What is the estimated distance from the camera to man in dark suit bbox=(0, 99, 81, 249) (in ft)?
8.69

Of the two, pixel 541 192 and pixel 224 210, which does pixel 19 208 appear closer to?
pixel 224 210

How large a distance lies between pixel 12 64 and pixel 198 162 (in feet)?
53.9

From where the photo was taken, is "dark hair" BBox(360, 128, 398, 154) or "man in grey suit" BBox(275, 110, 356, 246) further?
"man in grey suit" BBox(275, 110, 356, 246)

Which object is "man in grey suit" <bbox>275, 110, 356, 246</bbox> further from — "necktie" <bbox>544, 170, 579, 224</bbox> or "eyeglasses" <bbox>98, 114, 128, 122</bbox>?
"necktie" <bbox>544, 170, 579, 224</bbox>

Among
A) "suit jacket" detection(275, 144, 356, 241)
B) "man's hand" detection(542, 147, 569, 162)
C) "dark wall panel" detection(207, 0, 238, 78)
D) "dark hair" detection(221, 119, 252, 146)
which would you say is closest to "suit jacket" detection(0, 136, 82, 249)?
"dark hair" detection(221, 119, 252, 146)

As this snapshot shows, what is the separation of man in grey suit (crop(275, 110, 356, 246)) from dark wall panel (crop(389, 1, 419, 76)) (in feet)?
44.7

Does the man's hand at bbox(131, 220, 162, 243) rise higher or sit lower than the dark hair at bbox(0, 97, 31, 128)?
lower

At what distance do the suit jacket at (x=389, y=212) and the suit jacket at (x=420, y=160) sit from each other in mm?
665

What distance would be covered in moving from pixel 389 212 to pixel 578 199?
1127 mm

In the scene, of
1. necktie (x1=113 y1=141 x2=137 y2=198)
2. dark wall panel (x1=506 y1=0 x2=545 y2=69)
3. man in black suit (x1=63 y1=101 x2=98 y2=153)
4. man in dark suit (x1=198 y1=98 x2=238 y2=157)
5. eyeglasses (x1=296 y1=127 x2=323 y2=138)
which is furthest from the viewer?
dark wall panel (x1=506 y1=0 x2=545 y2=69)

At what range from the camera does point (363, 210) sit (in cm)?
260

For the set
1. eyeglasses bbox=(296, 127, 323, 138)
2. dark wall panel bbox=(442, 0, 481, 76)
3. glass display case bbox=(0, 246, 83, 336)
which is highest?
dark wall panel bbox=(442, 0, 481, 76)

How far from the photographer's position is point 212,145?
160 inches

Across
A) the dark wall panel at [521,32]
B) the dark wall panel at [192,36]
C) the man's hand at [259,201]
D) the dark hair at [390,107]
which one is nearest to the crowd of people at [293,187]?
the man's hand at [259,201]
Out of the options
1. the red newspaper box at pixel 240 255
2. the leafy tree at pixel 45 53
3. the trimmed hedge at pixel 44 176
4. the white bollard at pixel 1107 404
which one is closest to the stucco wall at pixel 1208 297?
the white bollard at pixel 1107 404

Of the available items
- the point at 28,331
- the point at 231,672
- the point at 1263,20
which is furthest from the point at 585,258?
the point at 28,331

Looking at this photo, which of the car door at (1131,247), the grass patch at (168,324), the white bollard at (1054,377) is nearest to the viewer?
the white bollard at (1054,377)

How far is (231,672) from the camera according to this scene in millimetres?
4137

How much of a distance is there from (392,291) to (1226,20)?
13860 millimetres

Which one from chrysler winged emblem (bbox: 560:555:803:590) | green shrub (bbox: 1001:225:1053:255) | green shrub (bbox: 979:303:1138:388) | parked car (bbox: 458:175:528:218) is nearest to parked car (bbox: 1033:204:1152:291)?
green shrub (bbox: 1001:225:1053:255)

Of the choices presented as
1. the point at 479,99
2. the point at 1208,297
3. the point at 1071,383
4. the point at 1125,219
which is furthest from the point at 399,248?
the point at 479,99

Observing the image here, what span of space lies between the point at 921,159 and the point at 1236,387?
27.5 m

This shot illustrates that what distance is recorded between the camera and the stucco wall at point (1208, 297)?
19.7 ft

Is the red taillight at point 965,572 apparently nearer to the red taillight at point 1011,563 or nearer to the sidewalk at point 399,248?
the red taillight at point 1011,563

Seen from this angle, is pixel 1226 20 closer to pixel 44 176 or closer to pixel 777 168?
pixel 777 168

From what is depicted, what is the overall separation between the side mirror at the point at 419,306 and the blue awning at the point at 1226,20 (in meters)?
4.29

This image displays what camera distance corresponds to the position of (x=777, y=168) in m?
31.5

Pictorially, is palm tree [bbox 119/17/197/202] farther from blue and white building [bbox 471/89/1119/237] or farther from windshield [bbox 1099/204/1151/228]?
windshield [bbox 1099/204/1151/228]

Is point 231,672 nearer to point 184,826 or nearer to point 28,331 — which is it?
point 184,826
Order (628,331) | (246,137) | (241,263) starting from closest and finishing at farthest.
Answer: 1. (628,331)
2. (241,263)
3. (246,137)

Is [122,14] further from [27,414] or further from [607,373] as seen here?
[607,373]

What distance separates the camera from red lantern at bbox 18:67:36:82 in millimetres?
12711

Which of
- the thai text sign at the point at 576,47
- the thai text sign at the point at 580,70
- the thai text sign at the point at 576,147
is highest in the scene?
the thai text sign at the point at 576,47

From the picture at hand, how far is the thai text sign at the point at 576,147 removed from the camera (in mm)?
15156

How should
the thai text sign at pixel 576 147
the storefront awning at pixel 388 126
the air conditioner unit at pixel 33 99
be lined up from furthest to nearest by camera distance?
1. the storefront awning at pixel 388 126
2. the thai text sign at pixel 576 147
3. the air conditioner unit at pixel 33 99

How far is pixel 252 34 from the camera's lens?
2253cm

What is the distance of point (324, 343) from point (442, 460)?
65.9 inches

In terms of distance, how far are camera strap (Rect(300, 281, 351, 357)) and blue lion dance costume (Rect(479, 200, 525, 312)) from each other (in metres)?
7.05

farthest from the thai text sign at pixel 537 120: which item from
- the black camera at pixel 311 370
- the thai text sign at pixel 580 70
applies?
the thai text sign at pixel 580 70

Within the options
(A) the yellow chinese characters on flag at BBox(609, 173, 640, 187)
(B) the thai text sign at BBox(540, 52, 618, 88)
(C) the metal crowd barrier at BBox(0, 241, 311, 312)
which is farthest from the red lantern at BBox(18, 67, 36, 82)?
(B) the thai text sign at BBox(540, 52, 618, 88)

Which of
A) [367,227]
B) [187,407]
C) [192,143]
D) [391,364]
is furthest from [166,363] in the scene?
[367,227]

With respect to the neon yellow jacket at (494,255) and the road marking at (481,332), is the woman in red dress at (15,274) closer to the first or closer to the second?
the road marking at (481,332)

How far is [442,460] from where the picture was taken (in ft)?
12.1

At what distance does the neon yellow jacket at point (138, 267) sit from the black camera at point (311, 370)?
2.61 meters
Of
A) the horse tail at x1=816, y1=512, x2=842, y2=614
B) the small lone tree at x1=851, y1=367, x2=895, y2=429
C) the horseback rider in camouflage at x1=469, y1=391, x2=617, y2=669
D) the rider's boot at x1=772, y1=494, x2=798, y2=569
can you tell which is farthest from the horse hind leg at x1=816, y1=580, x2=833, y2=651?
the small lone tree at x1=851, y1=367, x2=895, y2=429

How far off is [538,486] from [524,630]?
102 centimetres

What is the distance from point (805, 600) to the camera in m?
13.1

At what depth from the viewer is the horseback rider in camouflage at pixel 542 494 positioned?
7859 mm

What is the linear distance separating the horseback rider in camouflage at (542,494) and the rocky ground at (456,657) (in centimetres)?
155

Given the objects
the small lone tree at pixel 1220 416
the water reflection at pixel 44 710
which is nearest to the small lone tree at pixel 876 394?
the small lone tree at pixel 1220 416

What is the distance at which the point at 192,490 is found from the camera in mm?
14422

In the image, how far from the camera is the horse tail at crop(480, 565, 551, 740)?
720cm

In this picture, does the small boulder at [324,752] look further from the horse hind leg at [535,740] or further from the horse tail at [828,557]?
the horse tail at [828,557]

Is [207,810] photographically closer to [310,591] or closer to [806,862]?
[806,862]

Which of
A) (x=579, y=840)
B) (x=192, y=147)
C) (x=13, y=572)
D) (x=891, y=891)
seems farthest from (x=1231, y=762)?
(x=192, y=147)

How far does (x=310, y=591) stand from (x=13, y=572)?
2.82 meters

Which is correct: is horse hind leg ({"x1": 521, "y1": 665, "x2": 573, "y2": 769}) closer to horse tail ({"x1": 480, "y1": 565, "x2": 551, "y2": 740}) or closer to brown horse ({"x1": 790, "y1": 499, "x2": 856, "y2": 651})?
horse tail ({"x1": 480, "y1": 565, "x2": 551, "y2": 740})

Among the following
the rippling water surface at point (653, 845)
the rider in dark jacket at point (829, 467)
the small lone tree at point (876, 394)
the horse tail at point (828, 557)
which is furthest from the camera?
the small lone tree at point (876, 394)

Required task:
Can you set out the rows above as a numbered list, from the line containing "Is [207,810] photographically" through the line containing "2.82 meters", both included, leaving out blank lines?

Written answer:
1. Is [207,810] photographically closer to [310,591] or closer to [806,862]?
2. [806,862]
3. Which of
4. A) (x=579, y=840)
5. B) (x=192, y=147)
6. C) (x=13, y=572)
7. D) (x=891, y=891)
8. seems farthest from (x=1231, y=762)?
9. (x=192, y=147)
10. How far does (x=310, y=591) stand from (x=13, y=572)?
11. 2.82 meters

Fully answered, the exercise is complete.